In a system of inequalities, the choice of solid or dotted boundary lines depends on whether the boundary itself is included in the solution set. The symbol used in the inequality determines this:
Solid Line (≤ or ≥): A solid line is used when the boundary is included in the solution set. This means that points lying on the line satisfy the inequality.
Dotted Line (< or >): A dotted line is used when the boundary is not included in the solution set.
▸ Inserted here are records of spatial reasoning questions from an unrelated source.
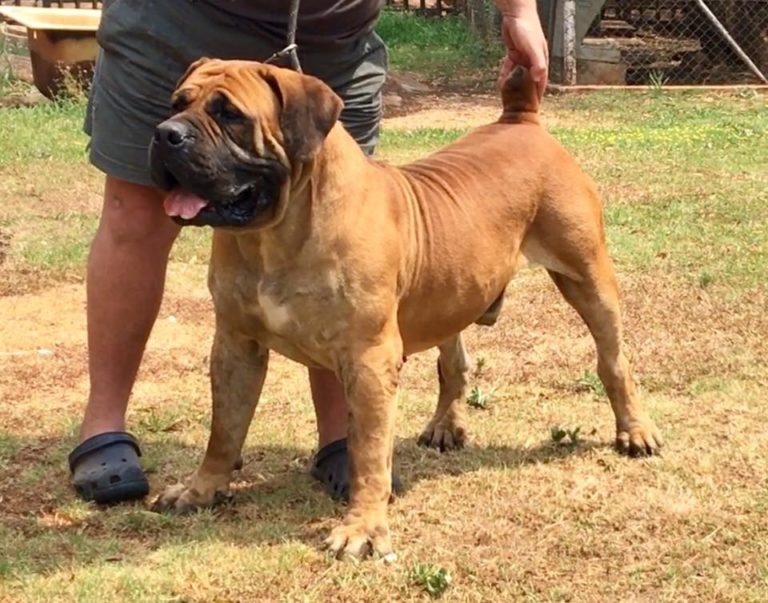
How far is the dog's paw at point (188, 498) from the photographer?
4465 millimetres

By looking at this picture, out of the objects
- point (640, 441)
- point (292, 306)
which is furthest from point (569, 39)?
point (292, 306)

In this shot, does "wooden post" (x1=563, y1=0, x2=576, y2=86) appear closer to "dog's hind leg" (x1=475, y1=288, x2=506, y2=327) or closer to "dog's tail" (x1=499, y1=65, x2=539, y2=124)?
"dog's tail" (x1=499, y1=65, x2=539, y2=124)

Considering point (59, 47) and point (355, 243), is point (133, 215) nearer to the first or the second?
point (355, 243)

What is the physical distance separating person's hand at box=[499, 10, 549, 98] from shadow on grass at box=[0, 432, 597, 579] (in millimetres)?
1380

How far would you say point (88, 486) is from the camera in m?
4.58

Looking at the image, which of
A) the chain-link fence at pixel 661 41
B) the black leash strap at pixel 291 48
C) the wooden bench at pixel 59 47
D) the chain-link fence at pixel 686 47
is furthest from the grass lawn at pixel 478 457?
the chain-link fence at pixel 686 47

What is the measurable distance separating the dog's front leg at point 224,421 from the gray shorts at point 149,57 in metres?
0.67

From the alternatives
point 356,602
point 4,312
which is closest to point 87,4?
point 4,312

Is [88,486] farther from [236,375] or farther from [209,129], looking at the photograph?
[209,129]

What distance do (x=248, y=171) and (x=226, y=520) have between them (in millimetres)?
1207

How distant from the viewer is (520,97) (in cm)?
495

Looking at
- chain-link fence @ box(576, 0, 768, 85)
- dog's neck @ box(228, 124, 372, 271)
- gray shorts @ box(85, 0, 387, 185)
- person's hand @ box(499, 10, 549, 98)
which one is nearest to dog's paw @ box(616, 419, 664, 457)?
person's hand @ box(499, 10, 549, 98)

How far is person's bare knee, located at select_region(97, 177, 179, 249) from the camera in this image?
463 centimetres

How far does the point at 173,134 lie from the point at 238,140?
191 millimetres
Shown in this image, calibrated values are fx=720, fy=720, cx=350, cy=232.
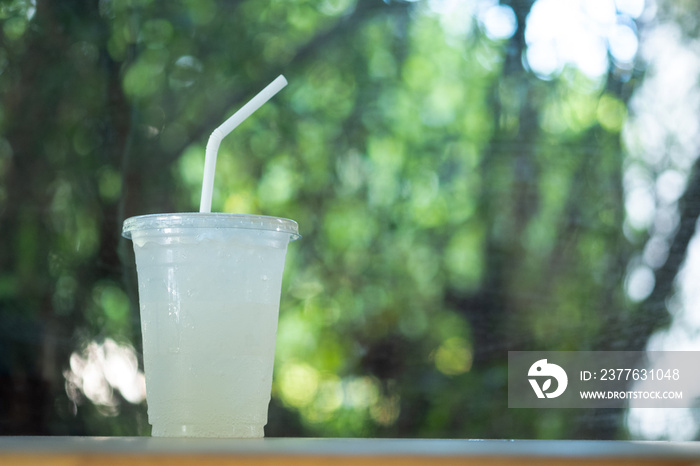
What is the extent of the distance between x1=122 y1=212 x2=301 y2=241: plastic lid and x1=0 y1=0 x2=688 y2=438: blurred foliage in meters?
0.95

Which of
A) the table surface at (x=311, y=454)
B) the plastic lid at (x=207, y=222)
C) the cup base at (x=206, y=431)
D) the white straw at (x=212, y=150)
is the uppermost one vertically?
the white straw at (x=212, y=150)

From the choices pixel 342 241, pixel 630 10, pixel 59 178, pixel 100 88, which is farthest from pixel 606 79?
pixel 59 178

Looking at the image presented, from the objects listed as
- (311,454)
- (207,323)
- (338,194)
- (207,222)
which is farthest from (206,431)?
(338,194)

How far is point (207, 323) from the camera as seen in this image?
743mm

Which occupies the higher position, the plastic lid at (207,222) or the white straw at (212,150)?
the white straw at (212,150)

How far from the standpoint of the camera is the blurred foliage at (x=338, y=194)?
5.65 ft

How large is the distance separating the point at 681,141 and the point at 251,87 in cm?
110

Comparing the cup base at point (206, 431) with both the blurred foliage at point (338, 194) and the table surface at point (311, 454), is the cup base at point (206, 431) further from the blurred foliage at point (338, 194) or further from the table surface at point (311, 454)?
the blurred foliage at point (338, 194)

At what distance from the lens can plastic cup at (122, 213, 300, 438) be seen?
737 millimetres

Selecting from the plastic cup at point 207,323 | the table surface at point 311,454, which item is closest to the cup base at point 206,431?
the plastic cup at point 207,323

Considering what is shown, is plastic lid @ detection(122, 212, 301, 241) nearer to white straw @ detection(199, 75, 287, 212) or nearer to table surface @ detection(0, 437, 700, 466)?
white straw @ detection(199, 75, 287, 212)

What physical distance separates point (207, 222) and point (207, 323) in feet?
0.34

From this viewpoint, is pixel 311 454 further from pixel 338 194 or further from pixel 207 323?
pixel 338 194

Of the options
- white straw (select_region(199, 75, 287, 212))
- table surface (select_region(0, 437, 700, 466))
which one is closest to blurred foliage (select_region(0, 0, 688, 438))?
white straw (select_region(199, 75, 287, 212))
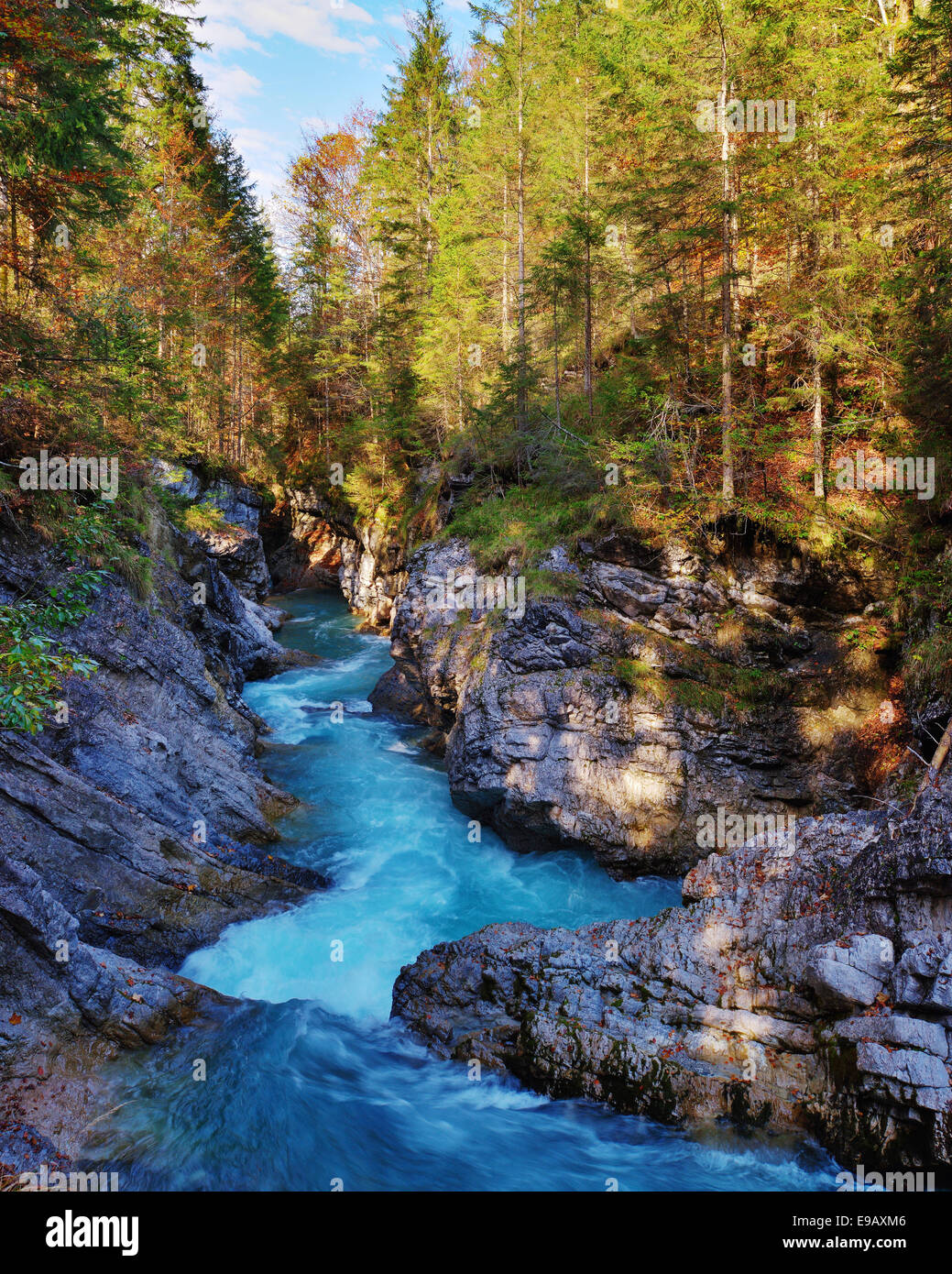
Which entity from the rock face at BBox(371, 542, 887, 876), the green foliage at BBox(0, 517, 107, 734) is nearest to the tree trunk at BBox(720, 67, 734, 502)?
the rock face at BBox(371, 542, 887, 876)

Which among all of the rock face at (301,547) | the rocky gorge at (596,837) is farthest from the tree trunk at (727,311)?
the rock face at (301,547)

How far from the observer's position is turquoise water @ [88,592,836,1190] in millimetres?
5906

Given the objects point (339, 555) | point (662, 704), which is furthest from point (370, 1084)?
point (339, 555)

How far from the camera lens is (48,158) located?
941cm

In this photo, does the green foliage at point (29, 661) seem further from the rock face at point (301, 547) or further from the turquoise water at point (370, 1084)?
the rock face at point (301, 547)

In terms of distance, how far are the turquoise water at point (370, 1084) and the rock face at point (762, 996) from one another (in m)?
0.36

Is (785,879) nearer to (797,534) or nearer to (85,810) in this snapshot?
(797,534)

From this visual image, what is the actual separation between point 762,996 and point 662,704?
19.7 ft

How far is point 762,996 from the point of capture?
661 centimetres
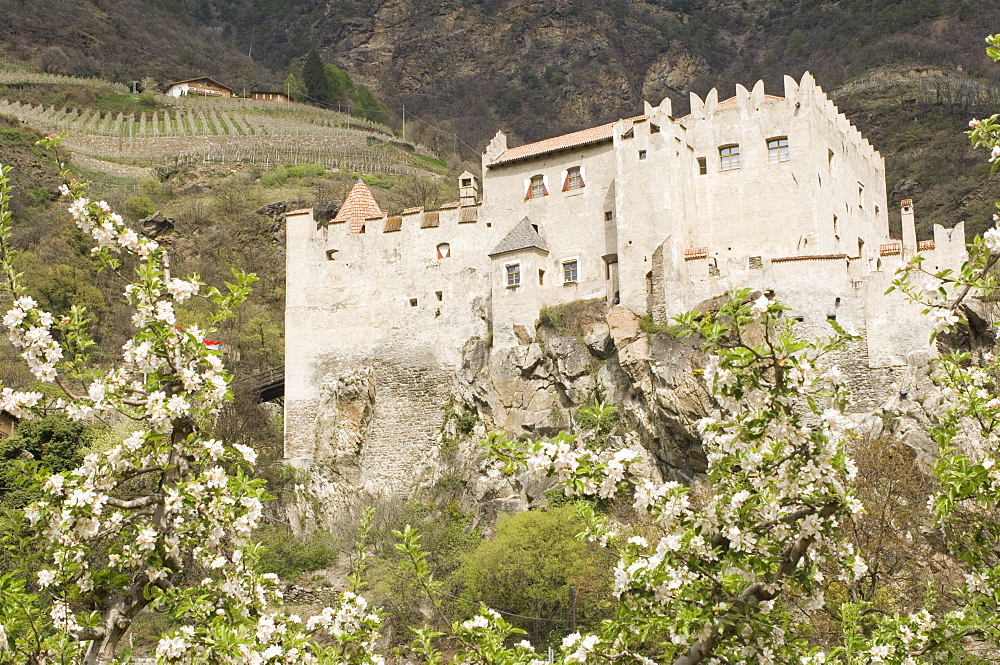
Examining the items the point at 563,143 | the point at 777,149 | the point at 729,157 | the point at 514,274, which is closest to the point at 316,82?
the point at 563,143

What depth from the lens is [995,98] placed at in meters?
78.8

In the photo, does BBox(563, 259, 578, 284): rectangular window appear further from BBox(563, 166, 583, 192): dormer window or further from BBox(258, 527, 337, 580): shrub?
BBox(258, 527, 337, 580): shrub

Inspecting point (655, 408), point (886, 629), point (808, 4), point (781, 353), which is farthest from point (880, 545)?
point (808, 4)

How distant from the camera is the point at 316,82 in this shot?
380 feet

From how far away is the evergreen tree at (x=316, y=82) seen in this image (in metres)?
115

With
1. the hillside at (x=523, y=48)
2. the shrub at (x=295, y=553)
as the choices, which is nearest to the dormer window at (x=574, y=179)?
the shrub at (x=295, y=553)

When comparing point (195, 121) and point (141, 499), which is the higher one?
point (195, 121)

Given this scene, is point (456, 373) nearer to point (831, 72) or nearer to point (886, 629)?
point (886, 629)

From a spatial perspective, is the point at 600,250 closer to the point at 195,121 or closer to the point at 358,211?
the point at 358,211

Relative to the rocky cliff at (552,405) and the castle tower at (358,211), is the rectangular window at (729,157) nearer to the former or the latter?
the rocky cliff at (552,405)

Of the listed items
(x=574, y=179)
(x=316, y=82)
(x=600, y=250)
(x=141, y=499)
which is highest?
(x=316, y=82)

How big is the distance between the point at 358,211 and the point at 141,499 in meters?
37.8

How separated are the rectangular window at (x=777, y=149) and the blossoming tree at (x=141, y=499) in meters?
33.1

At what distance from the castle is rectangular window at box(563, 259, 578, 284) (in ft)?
0.15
In this case, points on the line do not satisfy the inequality.
Now, let's look at the inequalities provided:
Inequality #1: y≤x+4
Since it includes the "or equal to" part (≤), a solid line is appropriate.
Inequality #2: y≤x+1
Similarly, it includes the "or equal to" part, so a solid line is used.
For the graphing part:
Draw a solid line for Inequality #1 (y=x+4).
Draw another solid line for Inequality #2 (y=x+1).
These lines represent the boundaries of the solution set. Now, shading is done based on the direction of the inequalities. Since both inequalities have y on the left side, the shaded region is determined by where y is less than or equal to the expressions on the right side.
Shade the region below both lines because it represents the points where y is less than or equal to both x+4 and x+1. This shaded region is the solution set for the given system of inequalities.
Ensure that the shading is consistent, and the final graph accurately represents the solution set.